What’s a Synthesizer?

 

A synthesizer is an electronic device which creates sounds. Typically, it uses oscillators to create basic sounds, filters to remove parts of the frequency spectrum the oscillator sounds reside in, amplifiers to alter volume, and modulators like envelopes to change parameters over time.

OK, I admit that was a barebones answer, and probably full of weird words. What I just described is the basis for American east-coast subtractive synthesis, which is what most popular synths use. It was created by Robert Moog in the 1960s and fully realised as a standalone synth in the 1970s with the Minimoog, which used 3 oscillators, a mixer, a filter, and amplifier, and two envelope generators, and allowed routing of oscillator 3 to oscillator 1 and/or the filter, as well as allowing oscillator 3 to run at sub-audio frequencies for modulation purposes. I will describe these in further detail in the next section. This design came out around the same time as Don Buchla, who was working independently of any Moog influence to create his own modular synthesizer, released his Music Easel, which was the west coast’s idea of the Minimoog: one oscillator modulating another’s frequency or amplitude, which fed into a waveshaper, then low-pass gate (combination lowpass filter and amplifier), with envelopes and a sequencer on-board controlling parameters over time.

Ultimately, the east-coast design reigned supreme, gaining international standardisation. Every major and minor commercially available synthesizer you can think of most likely has an east-coast design layout (VCO+VCO->VCF->VCA) instead of west-coast (VCO->VCO->WS->LPG). Now, let’s talk about what those parts actually are.

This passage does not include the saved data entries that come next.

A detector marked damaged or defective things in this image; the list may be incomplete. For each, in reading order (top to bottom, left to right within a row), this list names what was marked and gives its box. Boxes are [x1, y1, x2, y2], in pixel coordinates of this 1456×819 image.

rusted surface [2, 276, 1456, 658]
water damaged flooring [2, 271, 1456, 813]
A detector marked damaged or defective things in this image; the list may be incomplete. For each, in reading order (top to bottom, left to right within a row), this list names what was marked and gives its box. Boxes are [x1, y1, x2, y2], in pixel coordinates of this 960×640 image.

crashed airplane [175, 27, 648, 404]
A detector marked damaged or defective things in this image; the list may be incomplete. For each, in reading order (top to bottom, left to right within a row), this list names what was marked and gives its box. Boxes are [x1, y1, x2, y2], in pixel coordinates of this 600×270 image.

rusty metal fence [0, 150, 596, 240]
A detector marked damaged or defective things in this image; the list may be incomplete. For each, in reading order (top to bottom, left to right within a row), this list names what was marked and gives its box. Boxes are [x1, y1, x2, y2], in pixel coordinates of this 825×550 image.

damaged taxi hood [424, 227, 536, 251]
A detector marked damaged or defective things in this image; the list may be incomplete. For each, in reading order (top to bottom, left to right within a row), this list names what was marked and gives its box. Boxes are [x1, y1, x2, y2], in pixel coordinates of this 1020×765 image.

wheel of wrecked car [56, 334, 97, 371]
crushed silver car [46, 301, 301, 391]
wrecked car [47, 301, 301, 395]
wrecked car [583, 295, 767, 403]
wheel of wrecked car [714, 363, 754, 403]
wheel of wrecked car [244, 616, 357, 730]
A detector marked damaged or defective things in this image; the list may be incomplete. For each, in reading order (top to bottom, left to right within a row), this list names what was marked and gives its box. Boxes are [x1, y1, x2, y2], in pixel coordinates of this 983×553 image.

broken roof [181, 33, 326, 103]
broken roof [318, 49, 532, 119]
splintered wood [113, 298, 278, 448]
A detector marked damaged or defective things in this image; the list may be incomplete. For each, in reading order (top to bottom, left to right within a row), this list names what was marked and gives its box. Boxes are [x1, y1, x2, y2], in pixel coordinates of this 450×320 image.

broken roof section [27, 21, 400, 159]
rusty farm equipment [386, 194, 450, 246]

Oscillators make noise via a constant waveform repeated indefinitely at a set frequency. It’s often called an Osc for short, or VCO for voltage-controlled oscillator. Many analogue synths only have 4 waveforms: saw, triangle, sine, and square. Saw waves look like the teeth of a saw blade, produce both even and odd harmonics reducing by approximately 6db/octave, and are regularly used as the core of analog oscillator designs. Triangle waves look like equilateral triangles, produce only odd harmonics reducing by approximately 24db/octave, and are also used for analog VCO designs. Sine waves look like a sinusoidal graph, produce a single harmonic, and are the cleanest waveforms. Square waves look like, well, squares, produce only odd harmonics reducing by approximately 6db/octave, and are the only waveform regularly capable of changing its shape and thus sound via pulse width modulation. You can typically modulate an oscillator’s frequency, and syncronise it to another oscillator.

Filters, as the name implies, filter out, or remove, certain frequencies. It’s often called a VCF, or voltage-controlled filter. Four filter types are common: lowpass, which only passes low frequencies/filters out high frequencies, and is the most common; highpass, which only passes high frequencies/filters out low frequencies; bandpass, which only passes a band of frequencies/filters out frequencies higher and lower than that band; and notch, which only passes high and low frequencies/filters out a band of frequencies. Where the filter cuts off frequencies is called the cutoff frequency, and is usually the parameter you modulate. How much emphasis the filter places around the cutoff frequency, or where a peak forms at the cutoff frequency, is determined by resonance, or feedback.

The amplifier, as with audio systems, controls volume. It’s often called a VCA, or voltage controlled amplifier, though it’s often more correct to call it a voltage controlled attenuator, as it simply attenuates the signal (makes it quieter) rather than amplifying (making it louder). It often has no direct controls; rather, you control the envelope associated with it to shape the volume of a sound.

Envelopes, sometimes called contours, transients, and often with the word ‘generator’ appended to each, create a signal which modulated elements follow. It often has 4 stages: attack is the amount of time it takes from keypress to full signal level, decay is the amount of time it takes from full signal level to the sustain level, which is where the voltage stays until you release the key, at which point the release control sets time from the sustain level to zero. It’s common for synthesizers to remove some stages: the Minimoog only had attack, decay, and sustain, with the option to use decay as release. Buchla used Attack-Decay envelopes, where decay and release were combined. Sometimes you’ll see attack-release envelopes, which are similar to AD envelopes but have a hidden sustain stage, controlled by modulation amount. You’ll also see multi-stage envelopes, such as 6- or 8-stage envelopes, which can add hold, or delay, stages, and repeat stages like decay, attack, and sustain. Decay-only envelopes, created by only having decay and/or release active and setting attack and sustain to zero, are very common for percussive sounds and basses.

LFOs are similar to oscillators, but specifically are low-frequency oscillators, with low typically being sub-audio frequencies, often below 2Hz. They’re used for automatic, cyclic modulations, such as old-school dubstep wobble basses when used on filters, vibrato when used on oscillators, and tremolo/leslie effects when used with amplifiers.

Using these in combination spawned hundreds of different synthesizers and classic synthesizer sounds. This article has only discussed subtractive synthesis methods so far, but there are SO many others which I’ll discuss in a future article.